Since the 1994 Standards were adopted, mediation practice as a private sector, market-oriented, fee-based service has increased significantly. The Revision responds to this development in several ways. For example, how a mediator's fee is paid could conflict with a mediator complying with his or her duty to remain impartial (Standard II). The conventional wisdom has been that a mediator's fee is paid in equal amounts by the parties to the mediation. The Joint Committee acknowledged, however, that a common, accepted practice in contemporary mediation, particularly in such targeted sectors as employment or personal injury cases, is for one party - typically the defendant - to pay the entire mediator's fee. In the Revised Standard VIII: Fees and Other Charges, the new language explicitly approves of a mediator's fee being paid in unequal amounts by the various parties; however, it adds cautionary guidelines for the mediator, such as disclosure requirements, to make certain that such unequal payments do not undermine a mediator's actual or perceived impartiality.
Public policy has helped improve the collective understanding and consciousness of how to interact effectively with persons protected by such statutes as the American with Disabilities Act and with individuals suffering from physical or emotional abuse. By contemporary practices, the current Standards deal with these matters either inappropriately or not at all. The Revision, in Standard VI (A)(10) and VI(B), attempt to repair this weakness by identifying a mediator's duty when conducting a mediation with persons with recognized disabilities or in cases involving allegations of domestic abuse.
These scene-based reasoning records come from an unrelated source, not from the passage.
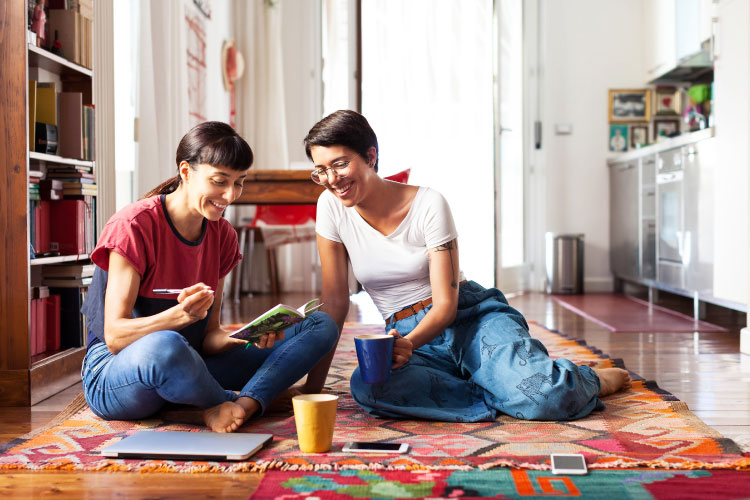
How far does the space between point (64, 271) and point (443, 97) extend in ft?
11.5

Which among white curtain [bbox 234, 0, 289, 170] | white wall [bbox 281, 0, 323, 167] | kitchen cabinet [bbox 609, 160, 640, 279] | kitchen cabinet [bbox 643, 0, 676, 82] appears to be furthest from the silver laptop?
kitchen cabinet [bbox 643, 0, 676, 82]

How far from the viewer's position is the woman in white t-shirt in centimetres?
194

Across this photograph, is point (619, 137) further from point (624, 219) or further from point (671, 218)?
point (671, 218)

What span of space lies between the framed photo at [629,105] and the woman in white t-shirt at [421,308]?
4278 mm

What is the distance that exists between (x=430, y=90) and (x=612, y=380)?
12.2 ft

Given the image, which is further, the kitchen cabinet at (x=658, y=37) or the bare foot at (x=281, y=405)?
the kitchen cabinet at (x=658, y=37)

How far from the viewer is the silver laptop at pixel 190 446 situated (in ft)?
5.24

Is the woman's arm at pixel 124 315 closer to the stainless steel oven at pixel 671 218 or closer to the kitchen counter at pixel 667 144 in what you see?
the kitchen counter at pixel 667 144

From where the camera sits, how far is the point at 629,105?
6.08m

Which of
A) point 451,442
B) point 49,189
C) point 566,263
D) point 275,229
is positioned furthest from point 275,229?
point 451,442

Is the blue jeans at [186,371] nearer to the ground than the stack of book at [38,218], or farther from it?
nearer to the ground

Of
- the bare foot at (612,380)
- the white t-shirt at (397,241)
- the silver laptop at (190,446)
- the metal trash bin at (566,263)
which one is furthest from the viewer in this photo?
the metal trash bin at (566,263)

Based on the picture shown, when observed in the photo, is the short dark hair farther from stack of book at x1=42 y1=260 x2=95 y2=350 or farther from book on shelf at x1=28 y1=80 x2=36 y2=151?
stack of book at x1=42 y1=260 x2=95 y2=350

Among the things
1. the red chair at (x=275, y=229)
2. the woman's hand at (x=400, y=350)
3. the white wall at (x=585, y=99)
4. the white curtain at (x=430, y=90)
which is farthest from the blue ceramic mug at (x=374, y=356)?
the white wall at (x=585, y=99)
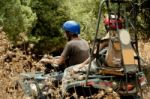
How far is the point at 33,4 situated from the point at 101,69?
18.2m

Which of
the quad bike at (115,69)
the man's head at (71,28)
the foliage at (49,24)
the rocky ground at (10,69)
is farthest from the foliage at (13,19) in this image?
the quad bike at (115,69)

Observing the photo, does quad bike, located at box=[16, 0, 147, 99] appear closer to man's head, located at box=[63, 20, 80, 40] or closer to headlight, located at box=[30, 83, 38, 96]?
headlight, located at box=[30, 83, 38, 96]

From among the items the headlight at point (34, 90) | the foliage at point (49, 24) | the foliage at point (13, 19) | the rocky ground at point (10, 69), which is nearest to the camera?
the rocky ground at point (10, 69)

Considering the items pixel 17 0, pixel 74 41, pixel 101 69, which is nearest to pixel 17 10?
pixel 17 0

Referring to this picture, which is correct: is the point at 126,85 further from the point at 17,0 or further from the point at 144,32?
the point at 17,0

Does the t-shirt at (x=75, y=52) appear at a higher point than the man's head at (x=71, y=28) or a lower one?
lower

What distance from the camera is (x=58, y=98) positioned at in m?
6.12

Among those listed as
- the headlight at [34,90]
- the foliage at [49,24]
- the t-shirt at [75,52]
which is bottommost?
the foliage at [49,24]

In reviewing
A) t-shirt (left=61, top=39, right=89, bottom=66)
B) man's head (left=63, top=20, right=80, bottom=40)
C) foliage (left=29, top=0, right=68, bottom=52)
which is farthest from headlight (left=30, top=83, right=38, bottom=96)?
foliage (left=29, top=0, right=68, bottom=52)

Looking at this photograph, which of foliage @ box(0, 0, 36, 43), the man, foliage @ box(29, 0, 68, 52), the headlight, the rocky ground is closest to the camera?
the rocky ground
The Revised Model Standards of Conduct embody significant changes in tone, nuance and content for guiding mediator conduct. The Revision, together with the Reporter's Notes that reflect the commentary, history and deliberations of the revision process, warrant the sustained study and reflection of the practitioner and policy community.
 The final draft adopted by the Joint Committee on December 29, 2004, together with Reporter Notes, shall be posted in January 2005 at www.moritzlaw.osu.edu/dr. Joint Committee representatives transmitted the document to their respective constituent groups on December 29, 2004 for review.
 The Association for Conflict Resolution is the merged organization of three entities: the Academy of Family Mediators, the Conflict Resolution Education Network, and the Society of Professionals in Dispute Resolution. The Society of Professionals in Dispute Resolution was the third participating organization in the development of the 1994 Standards.